- [WHAT YOU WILL DO] Since the copy must match the original, write out each record word for word, skipping only the pictures.
*-*-*
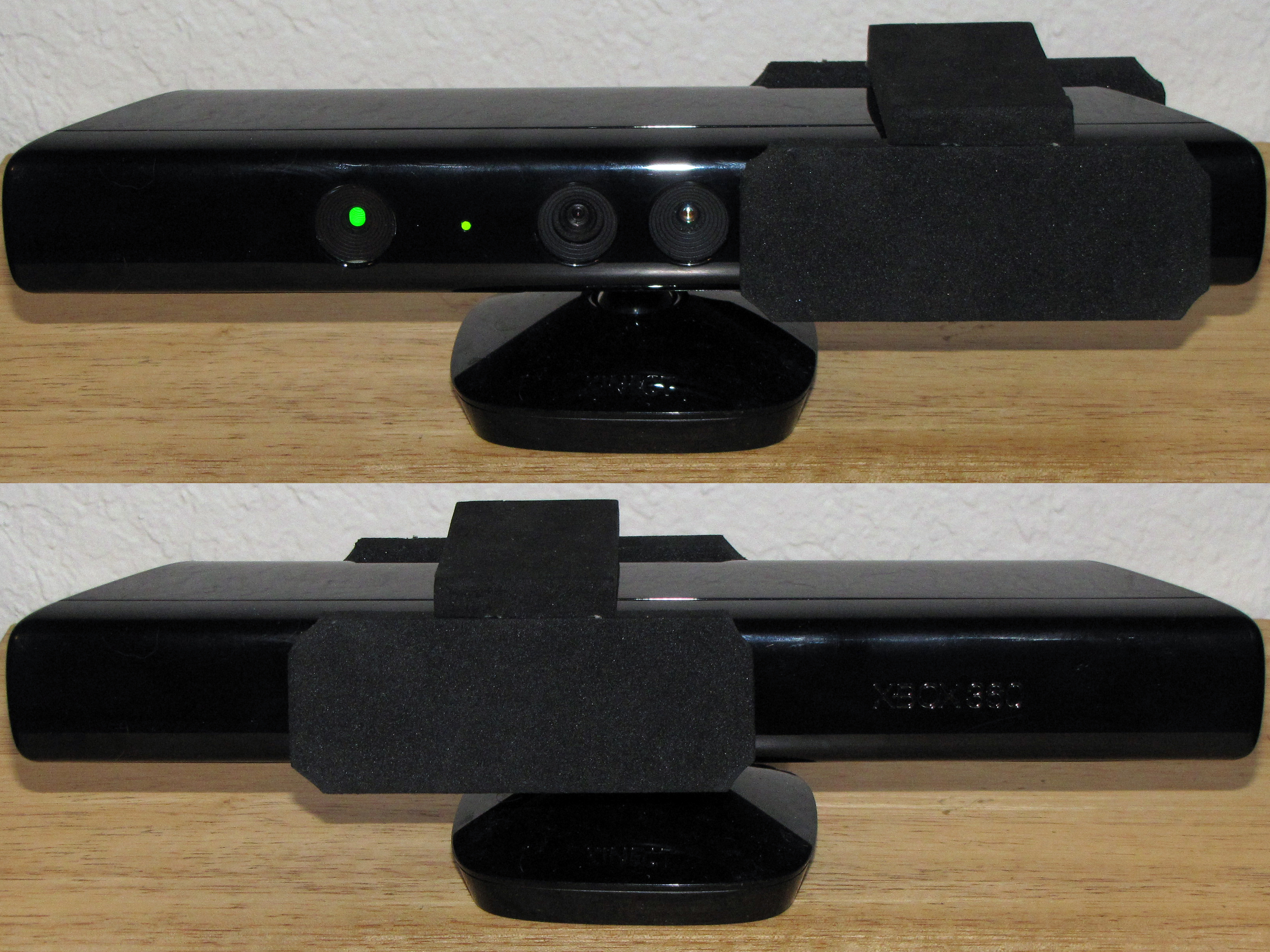Kinect Privacy Guard from Kinect Package Material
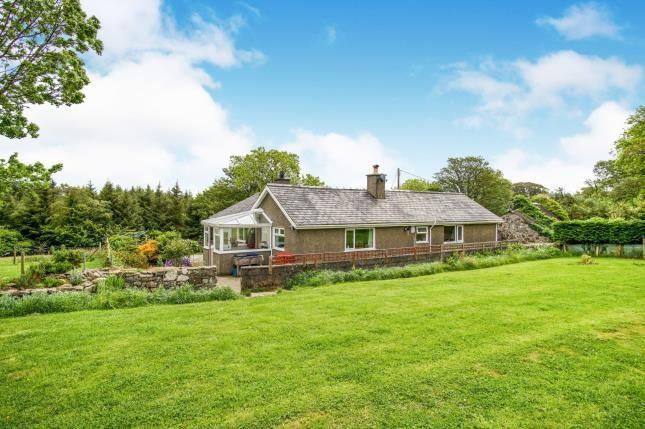 3 bed bungalow for sale in boduan, pwllheli, gwynedd, . ll53 - zoopla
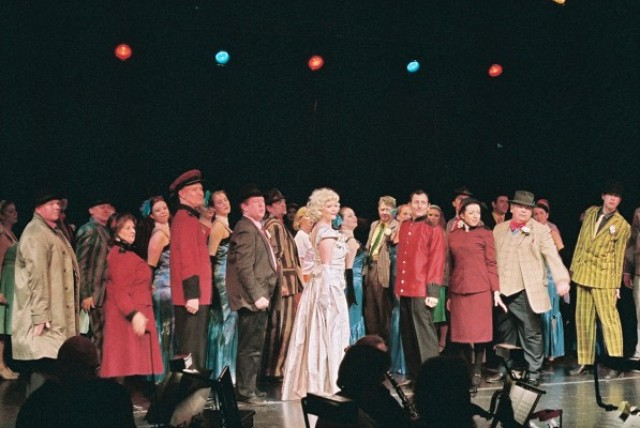 The Finale of Guys and Dolls, lets hope its not the Finale of The Smycms.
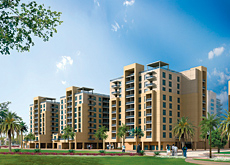 The US $87 million package comprises the design and construction of seven buildings, with the potential of winning a further contract.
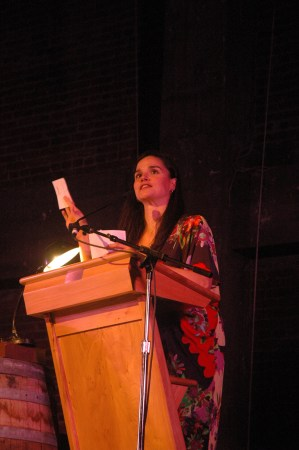 Elena Passarello emcees The Magic Barrel in Corvallis/Photo by Gregg Kleiner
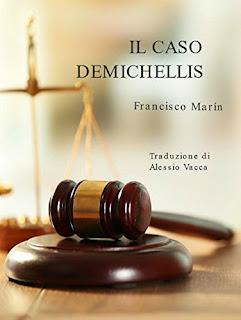 copertina caso Demichellis
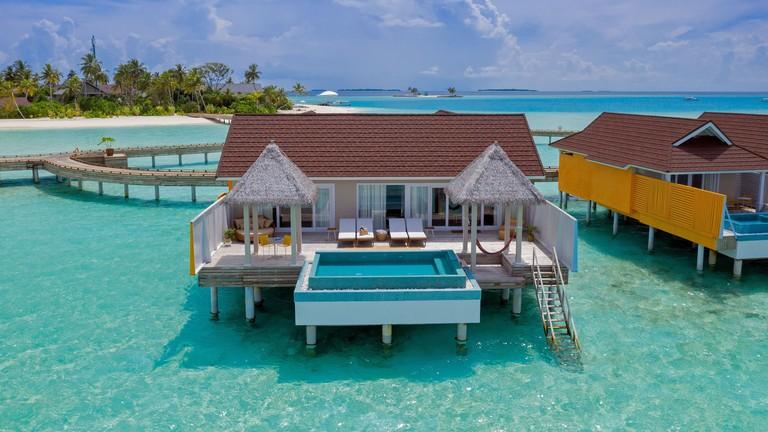 The Standard, Huruvalhi Maldives-1c84276c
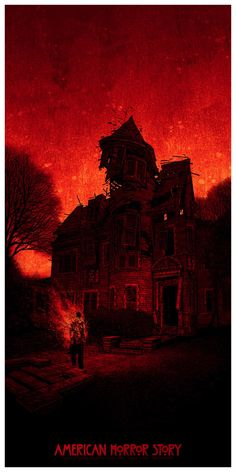 At The Drive-In and American Horror Story Posters by Daniel Danger  (Onsale Info)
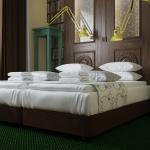 wizualkizacja projektu wnętrza pokoju hotelowego w stylu klasycznym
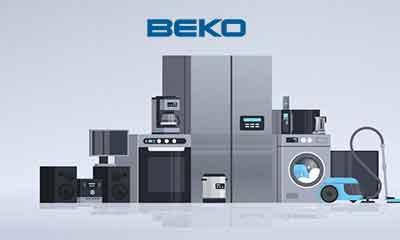 service-center-branches-beko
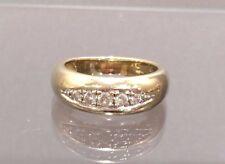 Massiver Ring mit Brillanten 0,1 ct. 14 K/585er Gelbgold Gr. 54 TOP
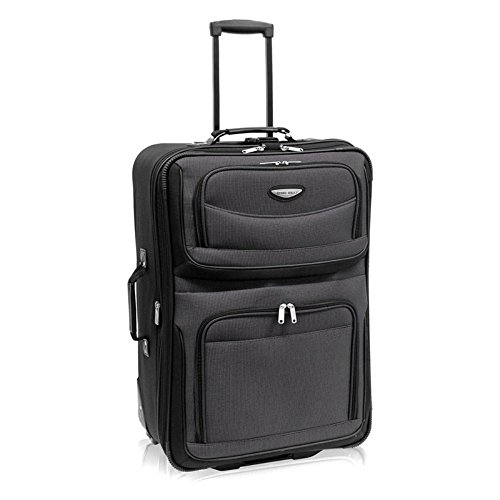 "Travel Select Amsterdam 25"" Expandable Rolling Upright in Gray"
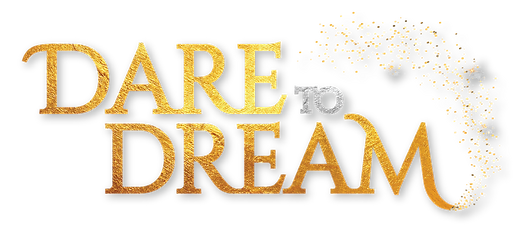 DareToDream-Logo-FINAL.png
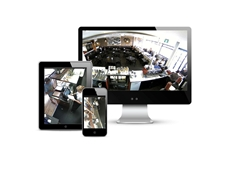 Vectron POS Integrated CCTV
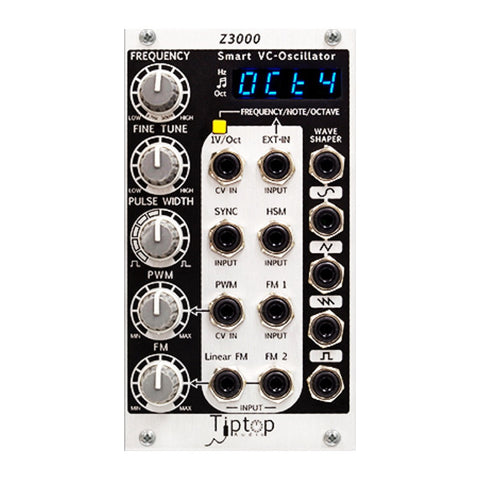 Tiptop Audio Z3000 Smart VCO MKII - MeMe Antenna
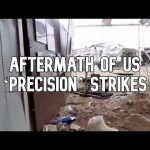 'Violation of sovereignty' | Aftermath of Iraqi airport being hit by US airstrikes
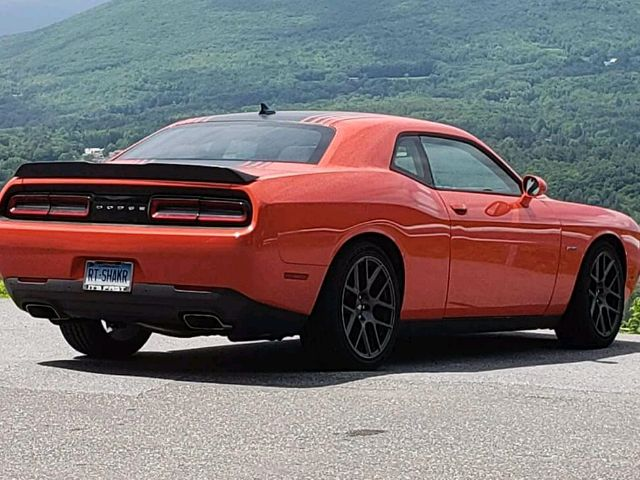 2017 Dodge Challenger - photo 1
*-*-*
- [SOLUTION FOR THIS TASK]
Kinect Privacy Guard from Kinect Package Material
 3 bed bungalow for sale in boduan, pwllheli, gwynedd, . ll53 - zoopla
 The Finale of Guys and Dolls, lets hope its not the Finale of The Smycms.
 The US $87 million package comprises the design and construction of seven buildings, with the potential of winning a further contract.
 Elena Passarello emcees The Magic Barrel in Corvallis/Photo by Gregg Kleiner
 copertina caso Demichellis
 The Standard, Huruvalhi Maldives-1c84276c
 At The Drive-In and American Horror Story Posters by Daniel Danger  (Onsale Info)
 wizualkizacja projektu wnętrza pokoju hotelowego w stylu klasycznym
 service-center-branches-beko
 Massiver Ring mit Brillanten 0,1 ct. 14 K/585er Gelbgold Gr. 54 TOP
 "Travel Select Amsterdam 25"" Expandable Rolling Upright in Gray"
 DareToDream-Logo-FINAL.png
 Vectron POS Integrated CCTV
 Tiptop Audio Z3000 Smart VCO MKII - MeMe Antenna
 'Violation of sovereignty' | Aftermath of Iraqi airport being hit by US airstrikes
 2017 Dodge Challenger - photo 1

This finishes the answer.